4) Green manufacturing

As mentioned previously, green design outcomes affect sequential stages across the entire supply chain, but they rely on green manufacturing techniques and processes. Manufacturing processes consume a lot of energy acquired from burning various natural resources, such as coal, coke and natural gas, and combustion causes air pollution. Electronics technology generates a large amount of waste. Previous green-manufacturing studies mainly discuss enhancing current production processes or techniques to decrease the generation of toxic matter.

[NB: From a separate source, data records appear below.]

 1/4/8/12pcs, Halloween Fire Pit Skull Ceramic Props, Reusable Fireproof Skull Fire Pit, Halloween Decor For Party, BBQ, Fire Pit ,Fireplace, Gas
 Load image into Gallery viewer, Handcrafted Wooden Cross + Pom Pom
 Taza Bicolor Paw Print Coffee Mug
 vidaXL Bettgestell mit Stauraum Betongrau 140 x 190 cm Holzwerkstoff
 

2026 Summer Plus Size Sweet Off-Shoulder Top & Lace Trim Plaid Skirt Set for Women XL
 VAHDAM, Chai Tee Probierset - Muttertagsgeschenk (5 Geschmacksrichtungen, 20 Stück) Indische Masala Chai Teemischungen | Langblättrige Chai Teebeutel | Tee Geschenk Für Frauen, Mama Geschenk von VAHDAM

5) Green marketing and service

Consumers experience the effect of global warming and climate change, and respond by re-evaluating what they buy. These “green consumers” adjust their living habits and assess the green attributes of a product or service through their purchases. For example, green consumers save electric energy, recycle paper, return bottles or cans, and buy more environmentally-friendly products.

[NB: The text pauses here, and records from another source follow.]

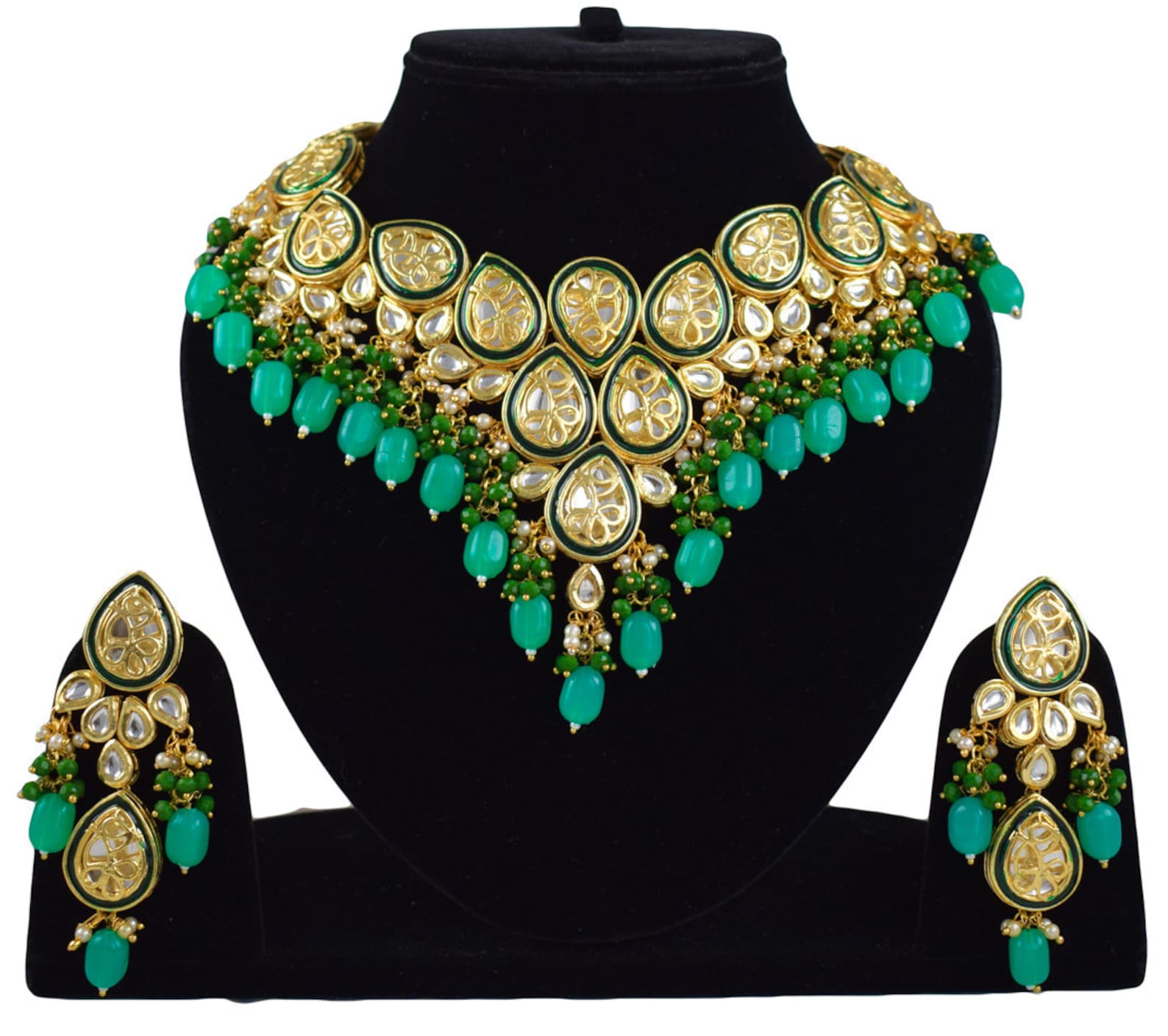Indian Kundan Jewelry Emerald Green Pearl Fashion Necklace Set Etsy
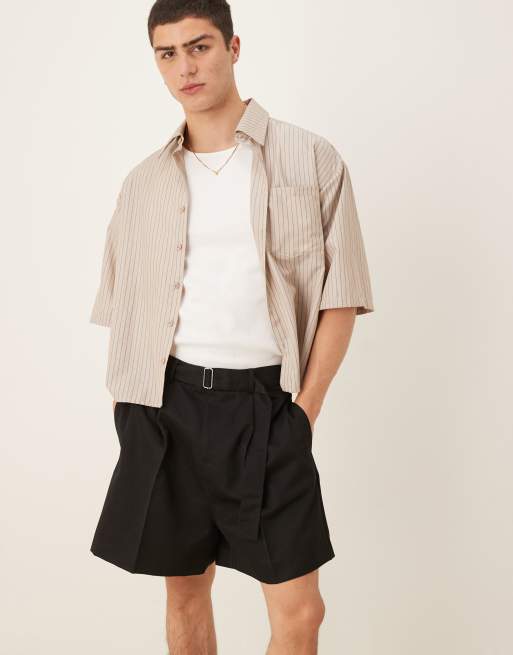 ASOS DESIGN smart wide longline shorts with front pleat and belt detail in black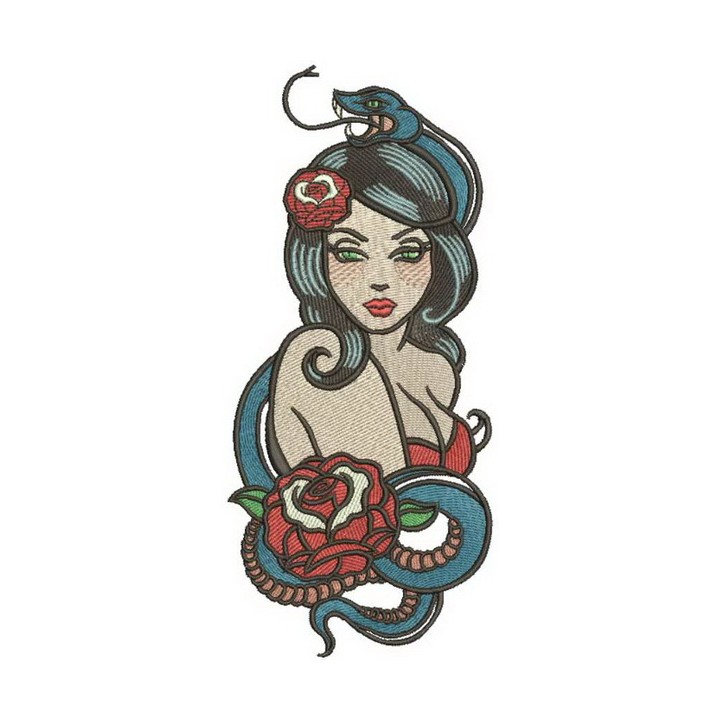 Serpent mistress embroidery design - Embroidery Design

6) Green supply chain management strategy

Past studies have largely discussed and classified green manufacturing strategies or environmental strategies according to attitudes that companies hold toward green management. The simplest strategies are proactive and reactive. After observing the ways that different industries “green” their supply-chain activities and how developing supply-chain relationships influences resources accumulation and varied performance outcomes, Simpon and Samon proposed a broad range of strategies for GSCM. Depending on the degree of resource commitment and the complexity, their approach used risk-based strategy, efficiency-based strategy, innovation-based strategy, and closed-loop strategy.

Conclusion

Sustainability performance are two inextricably related SCM concepts. As noted earlier, majority of studies have indeed reported a significant relationship between these two constructs. However, there are some issues such as involving collaboration with suppliers in designing green products and adopting environmental practices into processes have yet to be researched fully. In view of this matter, environmental collaboration has been proposed as a moderator of the link between GSCM practices and sustainability performance in this paper. The presence of the environmental collaboration is expected to facilitate GSCM practices, which would ease the implementation of GSCM practices.